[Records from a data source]
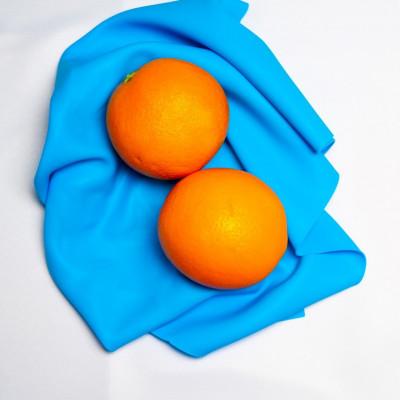 Dehnbare Lebensmittelverpackung The Wrap | Blau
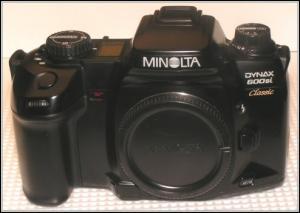 1995 : dynax 600si classic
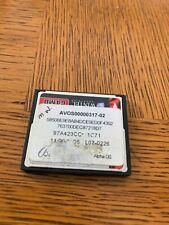 Bally 64MB ALPHA OS Card #122
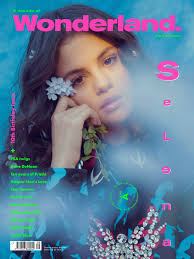 new issue selena gomez shot by petra collins wonderland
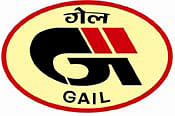 GAIL acquires 5% stake in Indian Gas Exchange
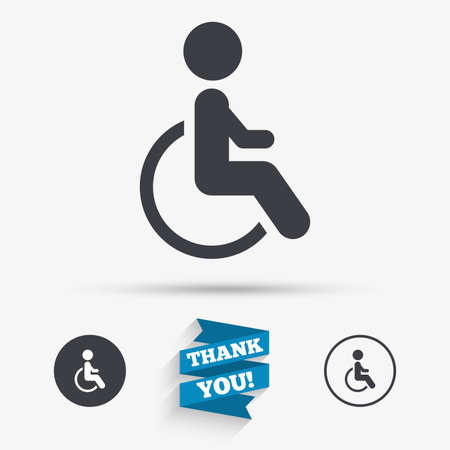 handicapped: Disabled sign icon. Human on wheelchair symbol. Handicapped invalid sign. Flat icons. Buttons with icons. Thank you ribbon. Vector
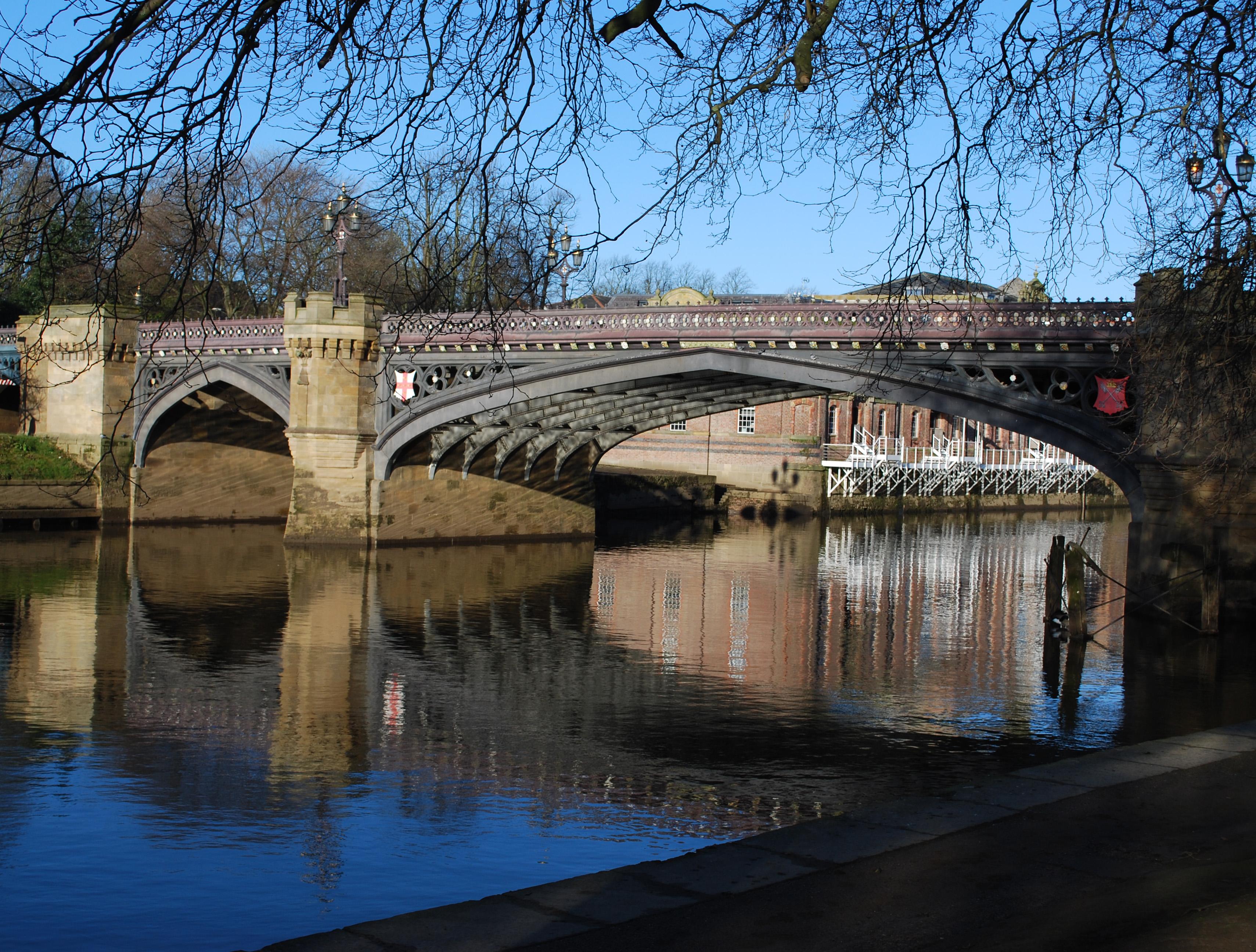 York River Ouse 5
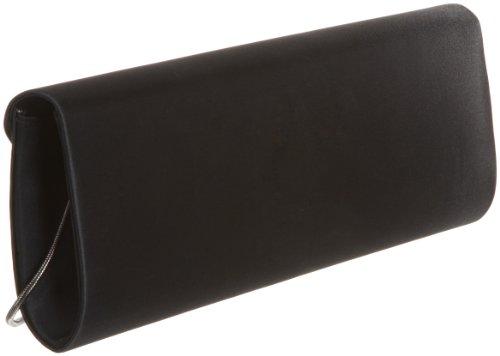 Olga Berg FC2429 Pochette Accessori Black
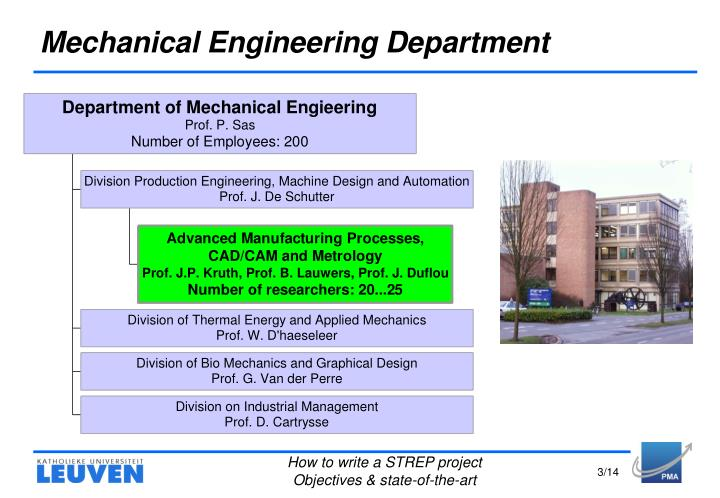 Mechanical engineering department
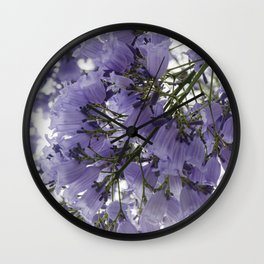 It's Raining Purple Cups Wall Clock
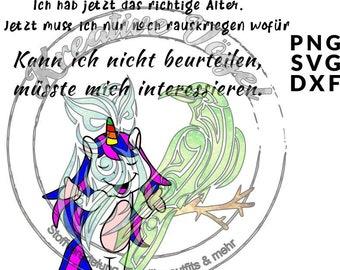 unicorn Rosalie Pummelhorn plotter file svg dxf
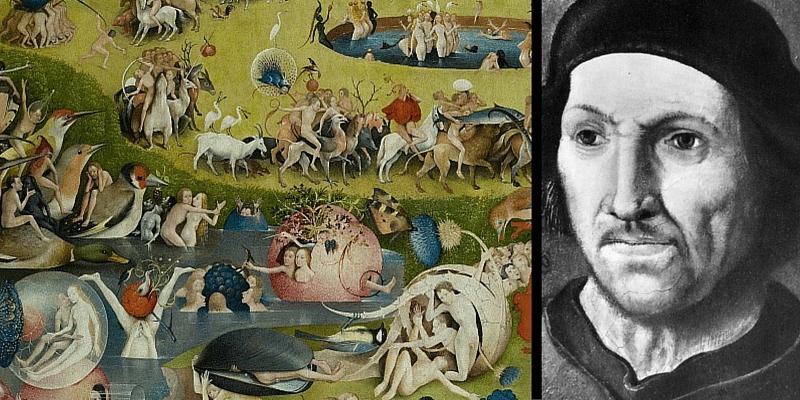 Hieronymus Bosch, tra realtà e fantasia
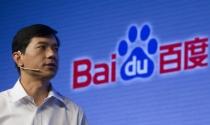 CEO Baidu giàu thứ hai Trung Quốc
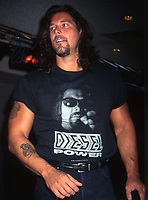 Diesel 1995<br /> Photo By John Barrett/PHOTOlink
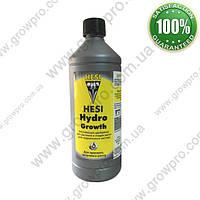 Минеральное удобрение HESI Hydro Growth 1L
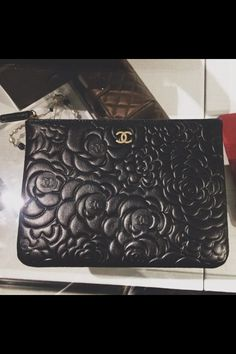 Floral black leather Chanel is life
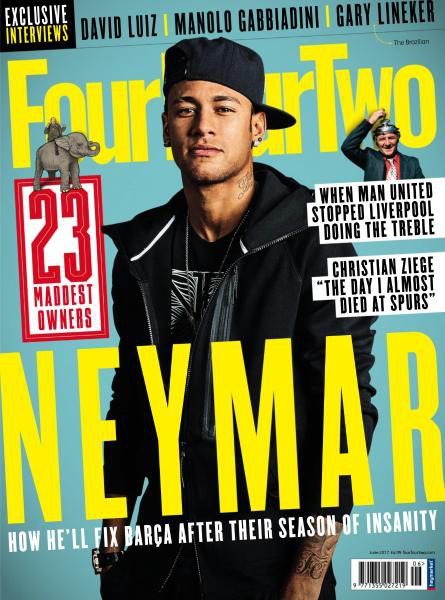 FourFourTwo UK — June 2017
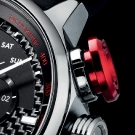Edox Chronorally Sauber F1 Team Limited Edition Watch Red Pusher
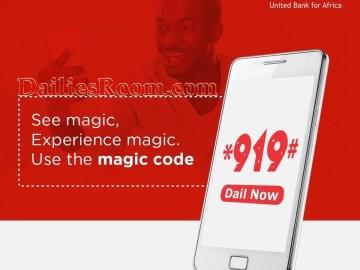 How to Check UBA Account Balance, Buy Airtime, Transfer Money - *919#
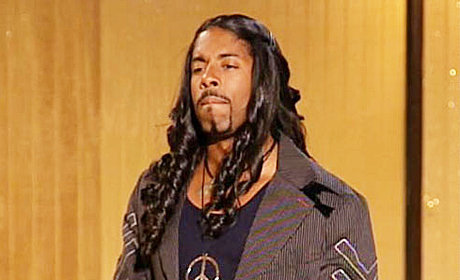 Ahmad Givens, Real Chance of Love Star, Dies of Cancer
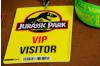 jurassic-park-welcome-kit-standard-edition-doctor-collector_DOCO-DCJP01_11.jpg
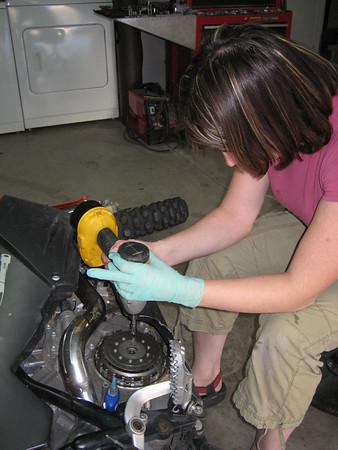 Megan's 990 Rekluse Install - 16JAN2008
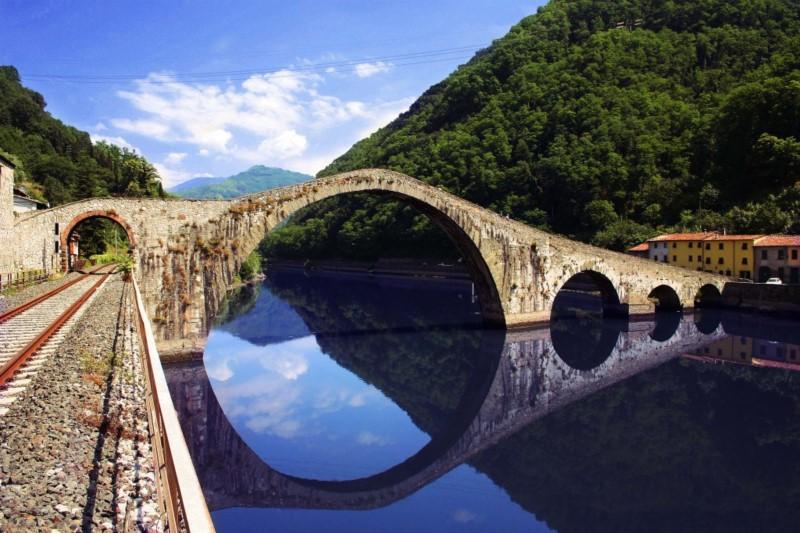 ponte della maddalena lucca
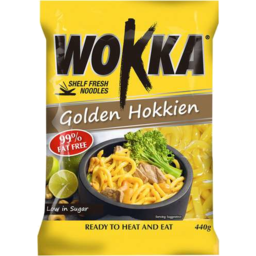 Photo of Wokka Noodle Golden Hokkien 440g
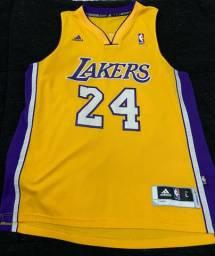 Camisa Original Lakers G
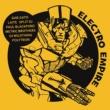Paul Blackford Electro Empire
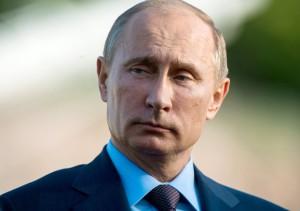 Путин озвучил планы западных спецслужб по созданию хаоса в России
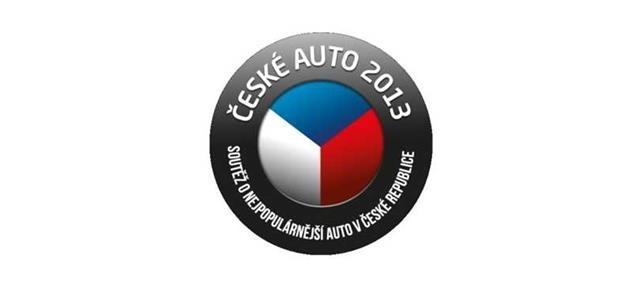 V soutěži České auto 2013 (Auto, které bych si koupil) vyhrála Škoda Octavia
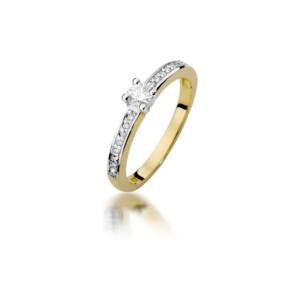 Diamonds Pierścionki z diamentami W288B028Z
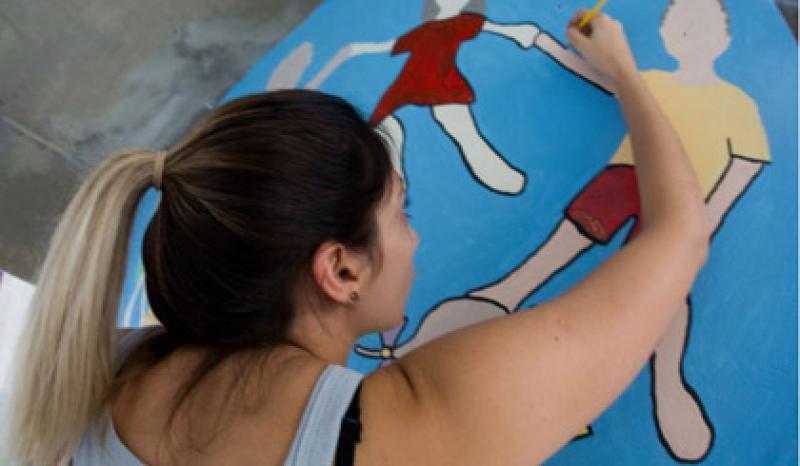 Centro de Ação Cultural oferece centenas de vagas em mais de 20 cursos artísticos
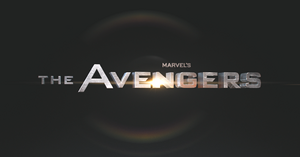 Avengers title card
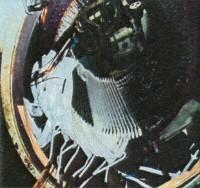 発電機捲替修理1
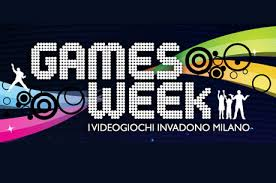 Limsc_games-week-1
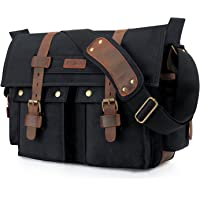 Kattee Leather Canvas Messenger Bag Fits 16 Inch Laptop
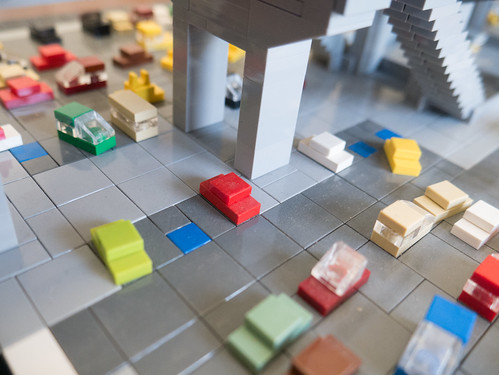 Micropolis Train Station 04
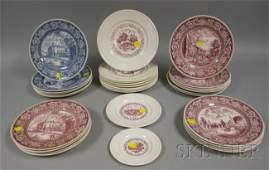 317 Thirtyone Assorted Wedgwood New York Ceramic Plat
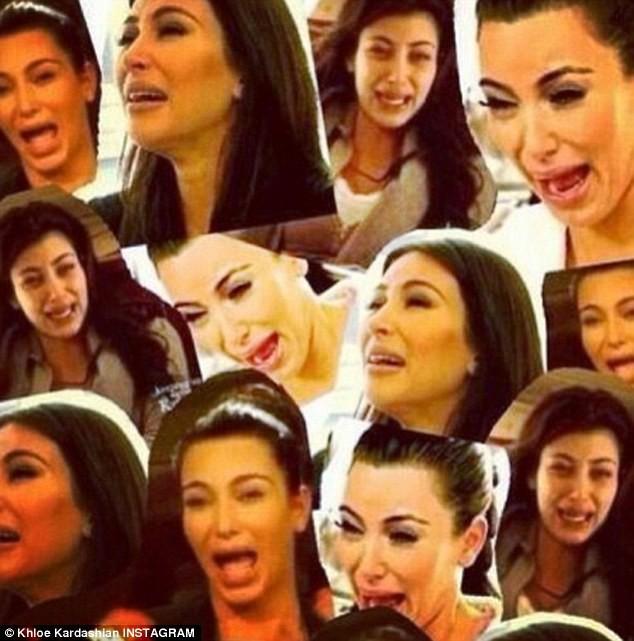 Le montage de Khloe Kardashian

▶ **Assignment**: Every entry should be repeated verbatim, with the pictures left out.

▶ **Final answer**:
 Dehnbare Lebensmittelverpackung The Wrap | Blau
 1995 : dynax 600si classic
 Bally 64MB ALPHA OS Card #122
 new issue selena gomez shot by petra collins wonderland
 GAIL acquires 5% stake in Indian Gas Exchange
 handicapped: Disabled sign icon. Human on wheelchair symbol. Handicapped invalid sign. Flat icons. Buttons with icons. Thank you ribbon. Vector
 York River Ouse 5
 Olga Berg FC2429 Pochette Accessori Black
 Mechanical engineering department
 It's Raining Purple Cups Wall Clock
 unicorn Rosalie Pummelhorn plotter file svg dxf
 Hieronymus Bosch, tra realtà e fantasia
 CEO Baidu giàu thứ hai Trung Quốc
 Diesel 1995<br /> Photo By John Barrett/PHOTOlink
 Минеральное удобрение HESI Hydro Growth 1L
 Floral black leather Chanel is life
 FourFourTwo UK — June 2017
Edox Chronorally Sauber F1 Team Limited Edition Watch Red Pusher
 How to Check UBA Account Balance, Buy Airtime, Transfer Money - *919#
 Ahmad Givens, Real Chance of Love Star, Dies of Cancer
 jurassic-park-welcome-kit-standard-edition-doctor-collector_DOCO-DCJP01_11.jpg
 Megan's 990 Rekluse Install - 16JAN2008
 ponte della maddalena lucca
 Photo of Wokka Noodle Golden Hokkien 440g
 Camisa Original Lakers G
Paul Blackford Electro Empire
 Путин озвучил планы западных спецслужб по созданию хаоса в России
 V soutěži České auto 2013 (Auto, které bych si koupil) vyhrála Škoda Octavia
 Diamonds Pierścionki z diamentami W288B028Z
 Centro de Ação Cultural oferece centenas de vagas em mais de 20 cursos artísticos
 Avengers title card
 発電機捲替修理1
 Limsc_games-week-1
 Kattee Leather Canvas Messenger Bag Fits 16 Inch Laptop
 Micropolis Train Station 04
 317 Thirtyone Assorted Wedgwood New York Ceramic Plat
 Le montage de Khloe Kardashian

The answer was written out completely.